WHBB
- Selma, Alabama; United States;
- Frequency: 1490 kHz

Programming
- Format: Conservative talk and Gospel music

Ownership
- Owner: Broadsouth Communications, Inc.
- Sister stations: WDXX

History
- First air date: November 11, 1935
- Call sign meaning: Heart of the Black Belt

Technical information
- Licensing authority: FCC
- Facility ID: 27454
- Class: C
- Power: 1000 watts (unlimited)
- Transmitter coordinates: 32°26′02″N 87°00′40″W﻿ / ﻿32.43389°N 87.01111°W

Links
- Public license information: Public file; LMS;

= WHBB =

WHBB (1490 AM) is a radio station licensed to serve Selma, Alabama, United States. The station is owned by Broadsouth Communications, Inc. WHBB serves the greater Central Alabama region with a 1,000 watt signal at 1490 kHz.

==Programming==
WHBB airs a variety format featuring a mix of news, talk and Gospel music. News coverage is delivered locally 12 times daily, and as hourly news updates from Fox News Radio.

==History==
The station, assigned the WHBB call letters by the Federal Communications Commission, signed on November 11, 1935, with a 250 watt signal.

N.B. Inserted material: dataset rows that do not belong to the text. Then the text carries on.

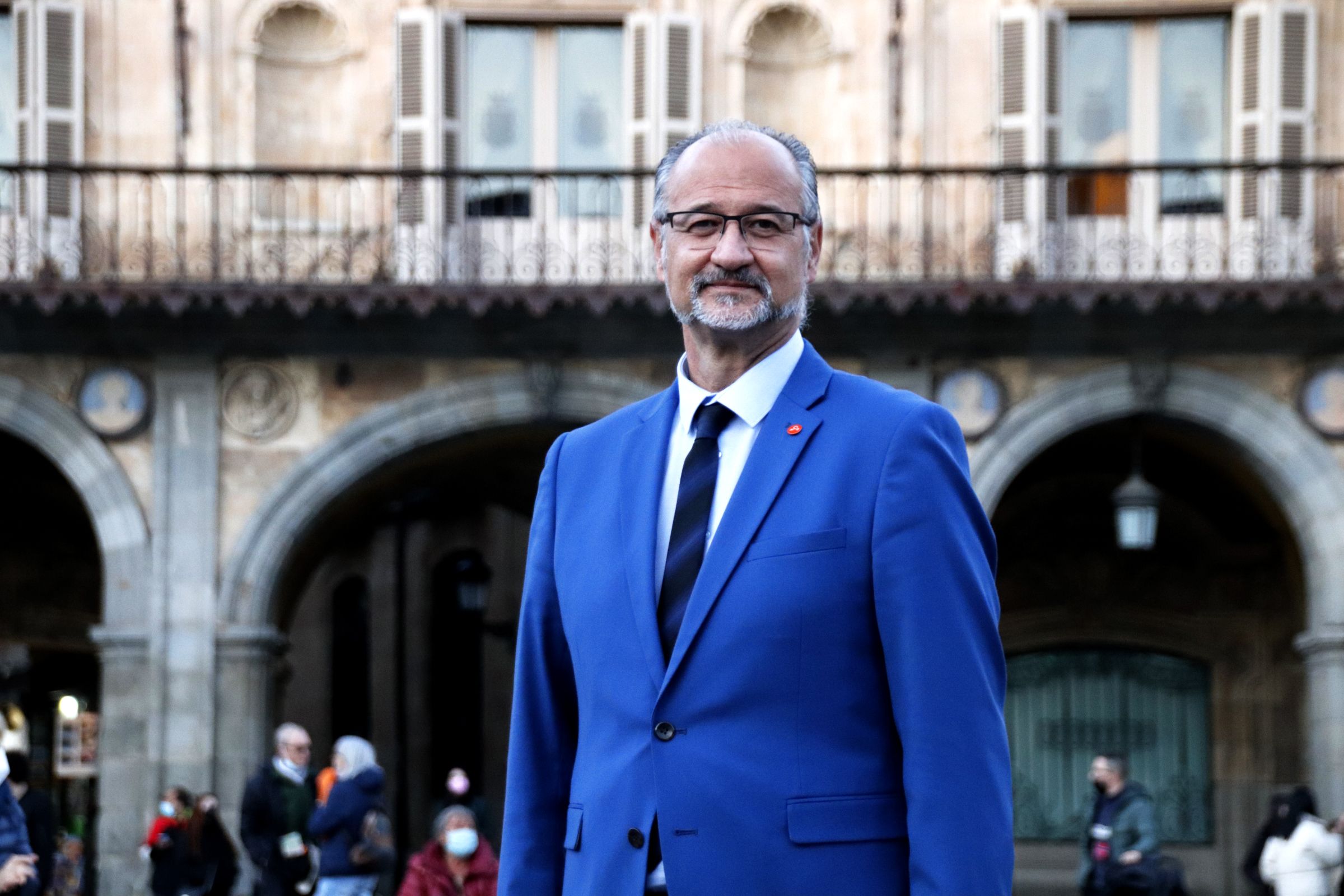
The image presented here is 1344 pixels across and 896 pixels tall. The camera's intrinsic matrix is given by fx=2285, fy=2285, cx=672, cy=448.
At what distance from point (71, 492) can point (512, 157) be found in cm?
548

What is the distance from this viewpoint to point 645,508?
3.23 metres

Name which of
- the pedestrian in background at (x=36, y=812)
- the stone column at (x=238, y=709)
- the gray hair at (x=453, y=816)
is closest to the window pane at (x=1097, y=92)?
the stone column at (x=238, y=709)

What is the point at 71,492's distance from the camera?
20.1m

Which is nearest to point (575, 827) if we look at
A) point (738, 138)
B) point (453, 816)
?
point (738, 138)

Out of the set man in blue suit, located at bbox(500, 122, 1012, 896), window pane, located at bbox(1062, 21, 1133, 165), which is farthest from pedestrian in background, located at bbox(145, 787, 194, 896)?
man in blue suit, located at bbox(500, 122, 1012, 896)

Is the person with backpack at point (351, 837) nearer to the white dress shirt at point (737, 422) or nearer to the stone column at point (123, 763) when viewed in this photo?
the stone column at point (123, 763)

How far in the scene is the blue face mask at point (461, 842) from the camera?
10.7m

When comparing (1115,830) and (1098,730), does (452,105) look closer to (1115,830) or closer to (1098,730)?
(1115,830)

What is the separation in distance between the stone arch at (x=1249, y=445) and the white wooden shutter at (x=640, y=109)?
3116 mm

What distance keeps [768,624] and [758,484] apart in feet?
0.68

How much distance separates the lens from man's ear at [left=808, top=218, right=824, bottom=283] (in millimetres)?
3223

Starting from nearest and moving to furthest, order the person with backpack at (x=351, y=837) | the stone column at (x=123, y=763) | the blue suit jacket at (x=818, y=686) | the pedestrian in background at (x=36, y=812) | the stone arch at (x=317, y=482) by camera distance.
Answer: the blue suit jacket at (x=818, y=686) < the pedestrian in background at (x=36, y=812) < the person with backpack at (x=351, y=837) < the stone column at (x=123, y=763) < the stone arch at (x=317, y=482)

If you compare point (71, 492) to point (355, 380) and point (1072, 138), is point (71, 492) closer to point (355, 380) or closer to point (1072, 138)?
point (355, 380)

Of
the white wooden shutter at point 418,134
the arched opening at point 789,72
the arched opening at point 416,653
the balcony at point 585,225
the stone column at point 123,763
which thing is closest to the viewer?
the stone column at point 123,763
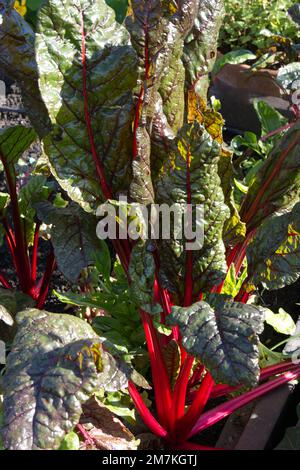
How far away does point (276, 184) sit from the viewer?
4.39 ft

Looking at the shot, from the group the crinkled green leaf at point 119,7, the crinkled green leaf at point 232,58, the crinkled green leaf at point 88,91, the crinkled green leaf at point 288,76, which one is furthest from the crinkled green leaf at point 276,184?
the crinkled green leaf at point 119,7

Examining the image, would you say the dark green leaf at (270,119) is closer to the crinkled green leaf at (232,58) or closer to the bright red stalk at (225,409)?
the crinkled green leaf at (232,58)

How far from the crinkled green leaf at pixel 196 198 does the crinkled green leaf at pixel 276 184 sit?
0.57 ft

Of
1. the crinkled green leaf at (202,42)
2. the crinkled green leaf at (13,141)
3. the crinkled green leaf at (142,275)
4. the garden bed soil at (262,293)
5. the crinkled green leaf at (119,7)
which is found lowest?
the garden bed soil at (262,293)

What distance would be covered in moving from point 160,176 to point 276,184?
24 cm

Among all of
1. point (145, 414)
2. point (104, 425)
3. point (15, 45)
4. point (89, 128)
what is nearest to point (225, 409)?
point (145, 414)

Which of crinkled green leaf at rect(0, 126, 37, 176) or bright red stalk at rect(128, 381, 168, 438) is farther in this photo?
crinkled green leaf at rect(0, 126, 37, 176)

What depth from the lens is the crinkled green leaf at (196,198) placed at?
113 centimetres

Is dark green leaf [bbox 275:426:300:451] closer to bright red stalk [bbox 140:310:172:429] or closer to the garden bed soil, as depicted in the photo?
the garden bed soil

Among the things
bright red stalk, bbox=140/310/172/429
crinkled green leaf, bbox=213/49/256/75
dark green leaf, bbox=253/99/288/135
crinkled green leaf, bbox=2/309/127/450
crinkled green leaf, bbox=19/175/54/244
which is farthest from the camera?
crinkled green leaf, bbox=213/49/256/75

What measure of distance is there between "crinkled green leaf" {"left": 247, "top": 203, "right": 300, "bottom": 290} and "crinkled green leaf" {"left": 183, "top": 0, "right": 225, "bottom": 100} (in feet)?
1.25

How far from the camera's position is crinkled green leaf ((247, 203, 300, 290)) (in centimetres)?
128

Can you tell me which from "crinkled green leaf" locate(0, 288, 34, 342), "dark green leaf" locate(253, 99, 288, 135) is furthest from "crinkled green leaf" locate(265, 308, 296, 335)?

In July 1984, WHBB applied to increase its maximum broadcast power to 1,000 watts and relocate the transmitter to its current location. It received a construction permit from the FCC on November 9, 1984. WHBB received a license to cover the new signal strength from the FCC on January 31, 1985.

In September 1984, Talton Broadcasting Company reached an agreement to sell this station to Holder Communications Corporation. The deal was approved by the FCC on November 14, 1984, and the transaction was consummated on January 10, 1985.

In June 1992, Holder Communications Corporation completed a deal to sell WHBB to Broadsouth Communications, Inc. The deal was approved by the FCC on July 24, 1992, and the transaction was consummated on August 4, 1992.